▸ Instruction A
Quote the Poison concert post word for word, between "The opening band" and "shut up, Rachel!", inclusive.
▸ Instruction B
In the Poison concert post, what did Steve overhear some girls at the mall talking about a week or so before the show?

===== Quoted passage

Monday, July 19, 2021

Concert Chronicles - Poison (w Warrant) 1990-09-25 Ames, IA

Several people who knew me back in the day were surprised that I had planned on going to see Poison.  I was known more for liking heavier metal - Megadeth, Danzig, Iron Maiden, Anthrax, Metallica, etc... But I always had a rather eclectic taste in music, I just promoted the heavy metal image more at the time. Much poppier than what I often listened to but fun and light were a nice palate cleanser sometimes.  I also think the first few albums were half great (although the album cover of Open Up was terrible..and the others weren't great either).  Talk Dirty To Me, Nothin' but a Good Time, Every Rose Has Its Thorn, Ride the Wind, and Something to Believe In...they all make for an amazing greatest hits album.  I figured this would be a fun concert and hopefully a lot of attractive girls to look at (obviously I would be too scared to actually talk to them, but I could look).


The opening band of Warrant was a detractor for me...I just couldn't enjoy them at the time.  They eventually brought me around somewhat later with Uncle Tom's Cabin, but at this time they were all Down Boys and synchronized dancing on their knees.  It didn't help that I worked summers with a girl who was CRAZY about Warrant and I had to listen to her gab about them all day for weeks and weeks.  I think she would have killed any band.  Just shut up, Rachel!

A week or so before the show, my friend Steve had overheard some girls at the mall talking about how they had to find the perfect matching outfits for the Poison concert.  So this became our inside joke for years of concerts - "Oh, we have to go get matching outfits."

==========
===== Stored data

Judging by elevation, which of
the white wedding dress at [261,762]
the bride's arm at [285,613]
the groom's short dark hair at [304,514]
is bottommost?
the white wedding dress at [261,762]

==========

▸ Output A
The opening band of Warrant was a detractor for me...I just couldn't enjoy them at the time.  They eventually brought me around somewhat later with Uncle Tom's Cabin, but at this time they were all Down Boys and synchronized dancing on their knees.  It didn't help that I worked summers with a girl who was CRAZY about Warrant and I had to listen to her gab about them all day for weeks and weeks.  I think she would have killed any band.  Just shut up, Rachel!

▸ Output B
They had to find the perfect matching outfits for the Poison concert.